En 2008, la triomphante campagne présidentielle de Barack Obama ouvrait une nouvelle ère de marketing politique. Pour la première fois, le Web et les réseaux sociaux étaient pleinement investis dans une visée électorale ; l’équipe du candidat menait une “blitzkrieg web” alimentant fructueusement le capital sympathie de celui-ci auprès des foules. Les outils numériques se sont révélés providentiels, à la fois dans la facilitation de l’organisation militante comme dans le bouleversement des stratégies de communication.

Réhabiliter la démocratie en terre numérique

Visibilité, interactivité, l’intérêt de politiser l’univers des réseaux sociaux est évident. Aujourd’hui, ils constituent une source d’information au même titre que les médias traditionnels, particulièrement populaire chez les jeunes Français (1) : 71% des jeunes âgés de 18 à 34 ans utilisent les réseaux sociaux pour suivre l’actualité. Comme pour s’intégrer à ce vaste effet de mode, l’activisme numérique de la communication politique ne fait que s’amplifier depuis le début des années 2010. L’une des dernières illustrations en date est sans doute les “interviews Snapchat” des candidats à la présidentielle en 2017. Le souvenir des visages d’Emmanuel Macron et de Marine Le Pen sous couvert du filtre chien ont sans doute mis quelque temps à se dés-imprimer des rétines des non-initiés. Emmanuel Macron a d’ailleurs réutilisé cette plateforme dernièrement pour sensibiliser les jeunes au harcèlement à l’école.

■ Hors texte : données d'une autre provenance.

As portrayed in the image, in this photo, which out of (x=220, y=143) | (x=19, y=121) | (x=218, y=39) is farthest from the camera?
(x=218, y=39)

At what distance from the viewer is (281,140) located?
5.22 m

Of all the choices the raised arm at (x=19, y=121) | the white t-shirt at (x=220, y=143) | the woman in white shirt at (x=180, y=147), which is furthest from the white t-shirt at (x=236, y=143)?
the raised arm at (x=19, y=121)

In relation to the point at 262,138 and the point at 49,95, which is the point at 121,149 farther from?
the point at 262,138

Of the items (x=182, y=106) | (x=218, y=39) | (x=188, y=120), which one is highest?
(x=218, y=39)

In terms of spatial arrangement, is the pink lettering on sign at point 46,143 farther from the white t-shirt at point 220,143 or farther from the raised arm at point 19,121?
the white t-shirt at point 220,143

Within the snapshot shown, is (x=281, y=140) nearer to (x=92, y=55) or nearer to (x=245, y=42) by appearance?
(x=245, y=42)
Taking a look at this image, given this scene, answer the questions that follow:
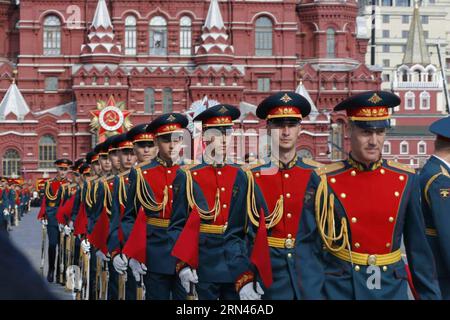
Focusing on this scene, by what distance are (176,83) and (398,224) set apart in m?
47.9

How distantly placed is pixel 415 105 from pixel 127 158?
209 ft

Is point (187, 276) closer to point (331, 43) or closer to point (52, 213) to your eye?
point (52, 213)

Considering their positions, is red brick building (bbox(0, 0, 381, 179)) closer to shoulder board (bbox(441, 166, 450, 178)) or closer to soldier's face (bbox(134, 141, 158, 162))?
soldier's face (bbox(134, 141, 158, 162))

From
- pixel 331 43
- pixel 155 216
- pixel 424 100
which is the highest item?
pixel 331 43

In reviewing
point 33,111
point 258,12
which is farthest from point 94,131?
point 258,12

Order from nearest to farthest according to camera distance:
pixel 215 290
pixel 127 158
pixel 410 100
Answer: pixel 215 290, pixel 127 158, pixel 410 100

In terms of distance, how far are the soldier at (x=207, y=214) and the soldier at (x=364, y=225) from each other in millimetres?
1498

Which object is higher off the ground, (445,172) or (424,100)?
(424,100)

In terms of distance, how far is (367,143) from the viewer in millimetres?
5316

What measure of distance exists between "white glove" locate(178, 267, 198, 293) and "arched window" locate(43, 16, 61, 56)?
4935 centimetres

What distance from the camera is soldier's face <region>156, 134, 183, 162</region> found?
843 cm

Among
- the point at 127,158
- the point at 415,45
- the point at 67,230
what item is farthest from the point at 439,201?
the point at 415,45

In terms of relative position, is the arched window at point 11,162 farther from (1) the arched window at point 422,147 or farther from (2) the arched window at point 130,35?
(1) the arched window at point 422,147

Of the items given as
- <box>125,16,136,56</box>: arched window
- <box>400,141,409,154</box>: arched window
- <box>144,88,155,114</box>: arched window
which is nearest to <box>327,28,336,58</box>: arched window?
<box>144,88,155,114</box>: arched window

On ne vendra plus jamais son image comme avant, certes. Mais cette ruée politique vers le monde numérique a des conséquences plus profondes qu’une simple préoccupation d’image. Avec elle surgit un risque de fragilisation de la démocratie en ce qu’elle complexifie dangereusement notre accès à l’information. Dans le cas des municipales de mars 2020, le débat apparaît noyé depuis plusieurs mois. La multiplicité des canaux de communication dont disposent les candidats pose problème. À Paris par exemple, de la liste communiste aspirant à un Pari-s de l’humain et de la planète au mouvement Aimer Paris soutenu par le Rassemblement National, les électeurs doivent affronter chaque jour une avalanche éclectique de déclarations, d’invectives, d’interviews pour pouvoir s’informer. A cela s’ajoute un état des lieux presque hostile, le paysage partisan traditionnel souffrant d’une fragmentation inédite, renforcée par les dissidences internes. La personnalité des candidats dans les mairies des grandes villes fait de l’ombre à leurs étiquettes partisanes, repères traditionnels des électeurs aujourd’hui largement remis en cause dans leur capacité de structuration de l’opinion publique. Ainsi, se faire citoyen.ne modèle, éclairé.e, connaissant en profondeur les programmes de chacun.e, relève non seulement du droit, du devoir, mais aussi de l’épreuve.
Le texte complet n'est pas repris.